At this point it’s been nearly a month since my last post. There a lot of reasons for this. Some are related to work picking up. I had a business trip I went on, and new projects came out of the woodwork. Some of it was social, I started hanging out with a few high school friends, and my girlfriend left town recently, so I spent more time with her in preparation for that.

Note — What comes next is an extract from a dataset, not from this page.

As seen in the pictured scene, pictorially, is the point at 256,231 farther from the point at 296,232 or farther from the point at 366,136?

But ultimately I still had time to blog, if I had chosen to, but I didn’t. Instead I filled my evenings with fairly mindless entertainment, including tower defense games and the television show Eureka. I haven’t tried editing my novel, or put any effort into any new work. At first I felt a little guilty about this, but ultimately realized that my guilt was misplaced. I was tired, had in some ways been running myself ragged from a mental perspective. I’d been writing about 1000 words of fiction a day, plus fairly lengthy blog posts 2 to 3 times a week, plus all the effort involved in my work as a business analyst and project manager. I didn’t have a lot of mental reserves, and so when things at work picked up a bit something had to give.

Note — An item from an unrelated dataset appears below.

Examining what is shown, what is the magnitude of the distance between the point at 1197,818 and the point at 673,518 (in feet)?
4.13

When I realized this, I stopped worrying about when I was going to get back into the writing habit. And low and behold, a week later I felt the itch coming back naturally. I opened up a second novel I’d started on a while back and added a few pages. I started scribbling down some blog post ideas. And now it looks like I’ll be slowly easing back into the habit.
I think that course of events– mental exhaustion, hiatus, guilt and continued resistance to writing, escape from guilt, and then finally the return of my creative itch– is very telling, especially the last two steps. I think if I had not convinced myself to drop the guilt, I’d still be wallowing in a creative dump today. But once I stopped thinking about the issue, letting it further drain me of energy, I built up the mental reserves I needed to not only be able to, but to want to write.
I’m not fully back up to speed yet, and I still plan to ease back into things so things don’t backfire and leave me feeling uncreative again. But I will crack my novel back open again and get on with the gargantuan task of prepping it for a quest for publication. And I’ll start updating with decent regularity again too, starting by finishing up my series on user interface, and then moving onto some thoughts about information consumption and the mass media.
I think my big takeaway from this though is that I’ve got my limits, just like everyone else, and I need to be aware of them. That includes being okay when I run up against them, and not view my need for a break as a sign of weakness, or as a failure to make use of the passion for writing that God has given me. For others out there who have struggled with the same sort of issues, what are your thoughts on breaks?